“Has there ever been a ‘meeting that should have been an email’ so glaring as Davos?” That’s the anguished question Hamilton Nolan, a labour reporter for the American progressive magazine In These Times recently asked.
Mr Nolan’s question is to be expected round this time of year. Mid-January, regular as clockwork, pointy headed people start to ask: “Does the world need Davos?”
In its 53rd year, the World Economic Forum’s (WEF) annual alpine gathering has become the focus of deep polarisation. The sweaty masses distrust its glamourous mission, sweeping agenda and worthy liberalism, all delivered in perfectly pitched language that covers diversity, inclusion, equality, as well as sustainable development.
The middle class is scornful about the reality of Davos – a week-long, A-list super-bash in the snow for CEOs, celebrities and supposedly compassionate politicians.
And it’s not just the sweaty masses and the middle classes. The argument is raging among the cerebral and professional pundits. It even appears to be dividing the ranks of the Financial Times, for instance.
For some Davos regulars, not least, the FT’s associate editor Rana Foroohar, last year’s gathering plumbed depths she had not expected. Ms Foroohar recently explained (paywall) her rising distaste for the forced effulgence of Davos. She recounted her revulsion from last year, painting a telling picture of entitlement, pretence, performance art and unbridled cynicism: “Maybe it was the Saudi-sponsored café on the promenade, branded with the name of Crown Prince Mohammed bin Salman, the man who, according to declassified US intelligence, was responsible for the murder of exiled Arab journalist Jamal Khashoggi. Or perhaps it was the socialite who told a Ukrainian official addressing her luncheon to ‘keep it short’. It could have been the conversations about climate change held over beef dinners. Or the massive armed police and security presence, which always makes me wonder if the global elite ever consider why so much protection is needed at these gatherings in the first place.”

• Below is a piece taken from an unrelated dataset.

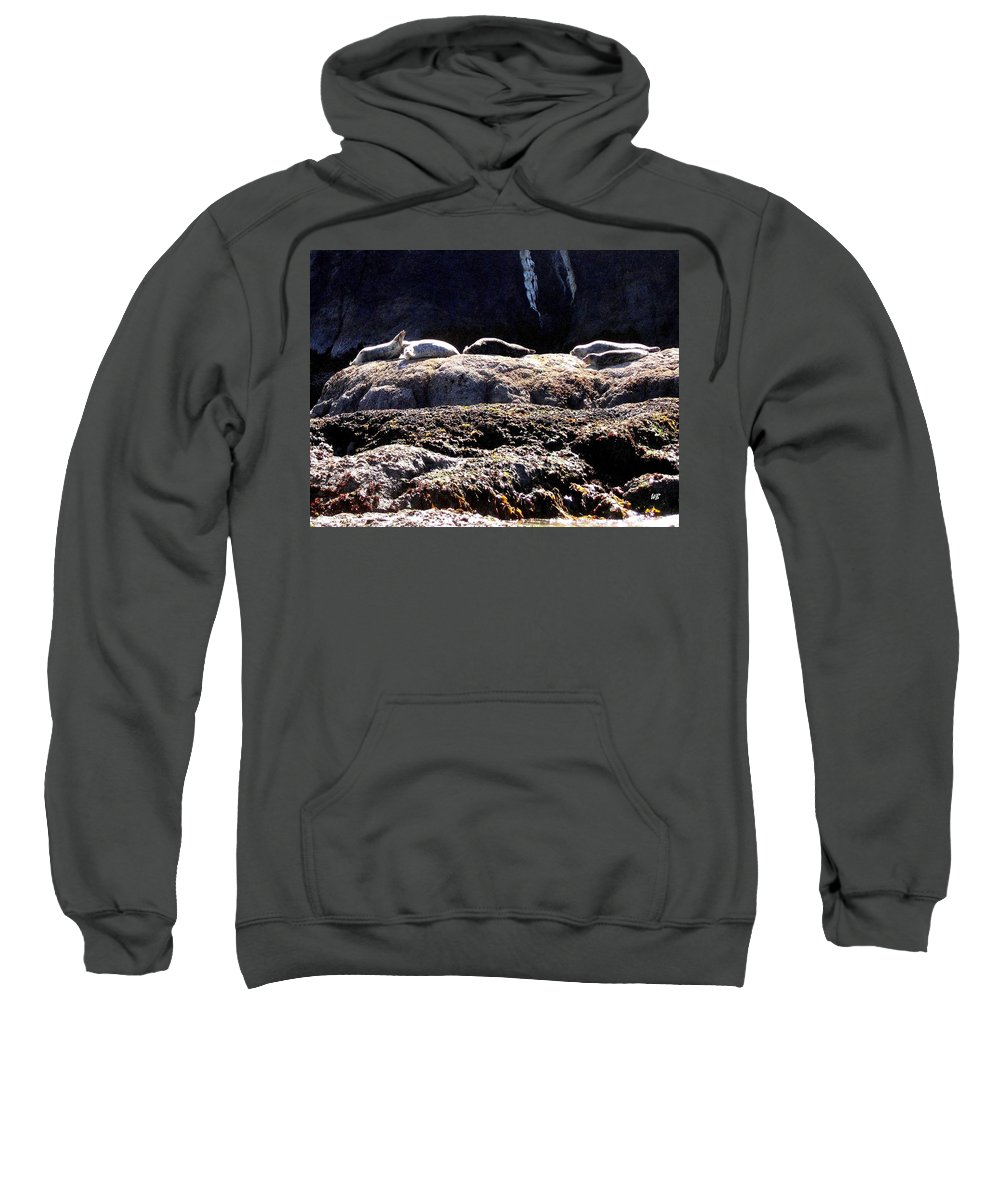 Bandon Sweatshirt featuring the photograph Bandon 11 by Will Borden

Ms Foroohar’s passionate denunciation contrasted sharply with her FT colleague Gideon Rachman’s defence of Davos as “a unique opportunity for celebrity speed-dating and useful, chance meetings” with the great, the good and the not-so-good of the world.
It doesn’t say much that’s the best argument for Davos, where carbon-spewing planes fly in to opulence for the express purpose of equalising the world. Perhaps Davos 2.0 would be best as an email?